# EXERCISE BRIEF
Rewrite the entries below, replacing every "creosote bush" with "desert shrub" and leaving all other text unchanged. Leave the pictures out of your answer.

# RECORDS
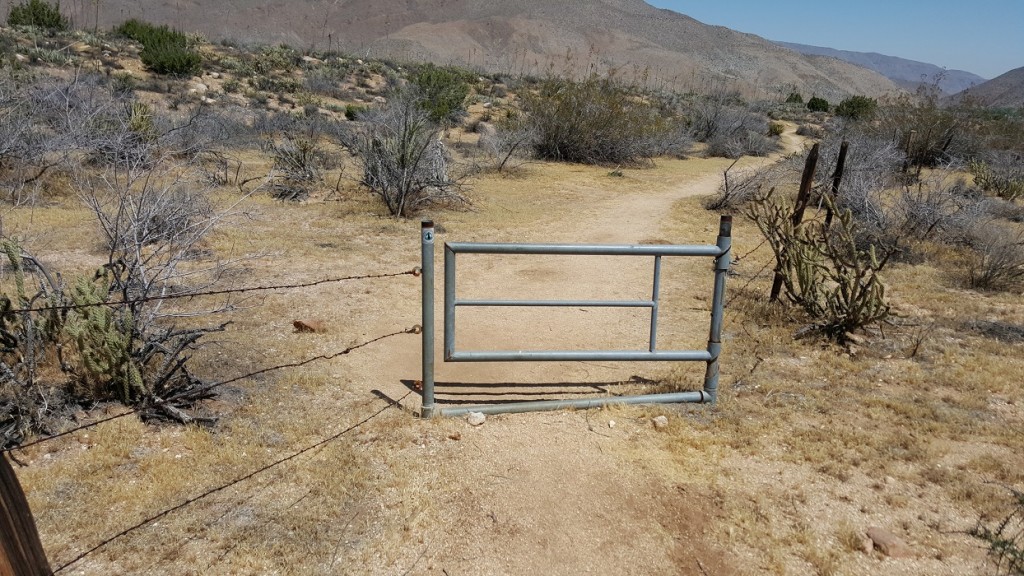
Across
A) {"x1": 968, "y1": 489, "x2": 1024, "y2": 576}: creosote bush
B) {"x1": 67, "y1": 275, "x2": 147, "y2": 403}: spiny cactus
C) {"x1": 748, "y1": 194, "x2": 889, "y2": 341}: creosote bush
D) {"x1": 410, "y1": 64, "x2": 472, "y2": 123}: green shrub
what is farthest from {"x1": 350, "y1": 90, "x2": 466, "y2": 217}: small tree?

# CORRECT RESULT
Across
A) {"x1": 968, "y1": 489, "x2": 1024, "y2": 576}: desert shrub
B) {"x1": 67, "y1": 275, "x2": 147, "y2": 403}: spiny cactus
C) {"x1": 748, "y1": 194, "x2": 889, "y2": 341}: desert shrub
D) {"x1": 410, "y1": 64, "x2": 472, "y2": 123}: green shrub
what is farthest from {"x1": 350, "y1": 90, "x2": 466, "y2": 217}: small tree?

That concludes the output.